If they're seriously concerned, you can get microwave leak detectors for very little money from most crapvendors. The problem with this design is that while it's a cool toy it'll be prone to false negatives...
Sounds like he’s in need of a new microwave. Not tongue-in-cheek; sounds like there’s something up with the shielding, and if it’s not visible, how will you know if it gets worse?
Edit: I see no reason this wouldn’t work, however?
There is not substantial variance from one microwave to the next. They are all made by one outfit, then dressed up in different superficial brands and priced randomly. The emissions of a microwave oven are regulated by the FDA, not the FCC.
That doesn't mean, however, that an aging appliance can't misbehave.

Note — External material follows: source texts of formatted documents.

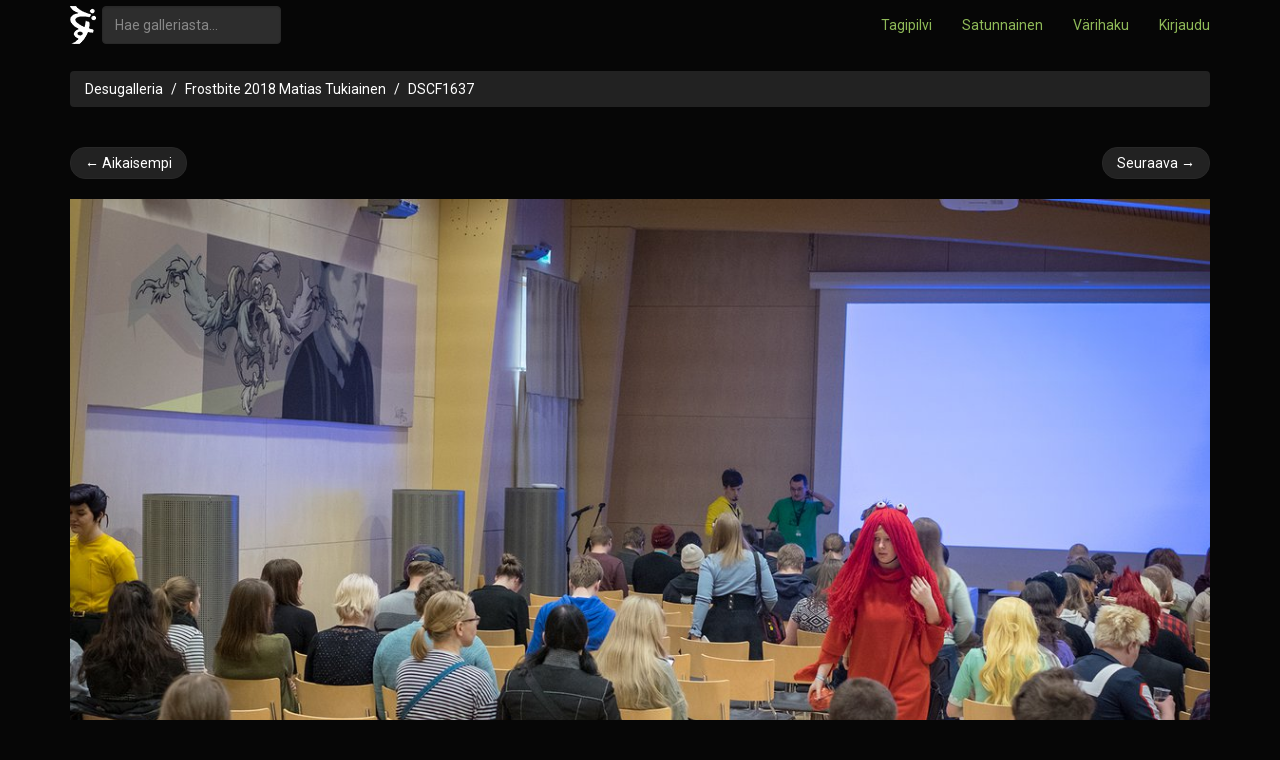

--- FILE ---
content_type: text/html; charset=utf-8
request_url: https://desucon.fi/galleria/frostbite-2018-matias-tukiainen/25495/
body_size: 1252
content:
<!DOCTYPE HTML>
<html lang="fi-FI">
<head>
  <meta charset="UTF-8">
  <title>DSCF1637 - Desugalleria</title>
  <script src="/static/desugallery/js/jquery-1.11.1.min.8101d596b2b8.js" type="text/javascript"></script>
  <script src="/static/desugallery/js/galleria.0ae3df98e5ec.js" type="text/javascript"></script>
  <link rel="stylesheet" href="/static/desugallery/css/style.0ef17a43bab9.css">
  
  <link rel="canonical" href="https://desucon.fi/galleria/frostbite-2018-matias-tukiainen/25495/">
  
    <meta property="og:title" content="DSCF1637">
    <meta property="og:type" content="article">
    <meta property="og:url" content="">
    <meta property="og:image" content="http://desucon.fi/media/th/gallery/18/01/29/DSCF1637.jpg.1200x1200_q85_progressive.jpg">
    <meta property="og:site_name" content="Desugalleria">
  

  
  

</head>
<body>
<div class="navbar navbar-static-top brand-select" role="navigation">
  <div class="container">
    <form class="navbar-form navbar-left f" role="search" method="get" action="/galleria/tag/">
      <a href="/"><img src="/static/desugallery/img/symbol_grey.f5c86c0e5dc9.png"/></a>&nbsp;
      <div class="form-group">
        <input
          type="text"
          class="form-control"
          placeholder="Hae galleriasta..."
          name="q"
          value=""
          title="Hae useampaa tagia erottelemalla ne pilkuin, esim. 'ouran, haruhi'."
        >
      </div>
    </form>
    <ul class="nav navbar-nav navbar-right">
      <li><a href="/galleria/tagit/">Tagipilvi</a></li>
      <li><a href="/galleria/random/" title="/b/">Satunnainen</a></li>
      <li><a href="/galleria/vari/">Värihaku</a></li>
      
      
        <li><a href="/kirjaudu/"><i class="fa fa-key"></i> Kirjaudu</a></li>
      
    </ul>
  </div>
</div>

<div id="main" class="container">
  <div class="row">
    <div class="col-md-12">
      
        <ol class="breadcrumb">
          <li><a href="/galleria/">Desugalleria</a></li>
          
  
    <li><a href="/galleria/frostbite-2018-matias-tukiainen/">Frostbite 2018 Matias Tukiainen</a></li>
  
  <li class="active"><a href="/galleria/frostbite-2018-matias-tukiainen/25495/">DSCF1637</a></li>

        </ol>
      
    </div>
  </div>
  
    
  
  
  <div class="row">
    <div class="col-md-12">
  
    <ul class="pager">
      
        <li class="previous">
          <a href="/galleria/frostbite-2018-matias-tukiainen/25494/">
            &larr; Aikaisempi</a>
        </li>
      
      
        <li class="next">
          <a href="/galleria/frostbite-2018-matias-tukiainen/25496/">
            Seuraava &rarr;
          </a>
        </li>
      
    </ul>
  
</div>
  </div>
  <div class="row">
  <div class="col-md-12 text-center" id="full-photo-ctr">
    <a href="/media/gallery/18/01/29/DSCF1637.jpg" name="image">
      <img src="/media/th/gallery/18/01/29/DSCF1637.jpg.1200x1200_q85_progressive.jpg" id="full-photo" class="orient-landscape">
    </a>

    <div class="photo-detail">
      &copy; 2018
      
        
          Matias Kokko
        
      
    </div>
  </div>
  <div class="row">
    <div class="col-md-12">
  
    <ul class="pager">
      
        <li class="previous">
          <a href="/galleria/frostbite-2018-matias-tukiainen/25494/">
            &larr; Aikaisempi</a>
        </li>
      
      
        <li class="next">
          <a href="/galleria/frostbite-2018-matias-tukiainen/25496/">
            Seuraava &rarr;
          </a>
        </li>
      
    </ul>
  
</div>
  </div>
  <div class="row">
    <div class="col-md-12">
      <hr/>
    </div>
  </div>
  <div class="row">
    <div class="col-md-6">
      

      
      

    </div>
    <div class="col-md-6">
      Kuvattu 14:54 28.1.2018<br>
      Lisätty 22:50 29.1.2018<br>
      Koko 1.8 MB<br>
      <div id="photo-tags">
  Tagit:
  
</div>
      
      
    </div>
  </div>

  


  <div id="footer">
    <hr>
  </div>
</div>
</body>
</html>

The article says: "responds to [...] microwave oven leakage".
For devices where connectivity is more important, switch them from 2.4Ghz to 5Ghz to avoid microwave interference.
Other than phones and laptops (i.e. "real computers"), most devices only support 2.4, no? I can't recall the last time I set up a non-computer device that didn't say "make sure you're using a 2.4GHz network"...
(I imagine it's a much lower cost to only handle 2.4GHz?)
I was curious so checked my network. I've got 21 things on 2.4 and 16 things on 5.
The 16 are 4 computers (2 Macs, a Surface Pro 4, and an RPi 4), 3 mobile devices (iPhone, iPad, Apple Watch), 3 media devices (Fire TV, Nintendo Switch, and Kindle Oasis), one smart plug, a Brother printer, 3 smart speakers (Google Home Mini, two Echos), and an EV charger.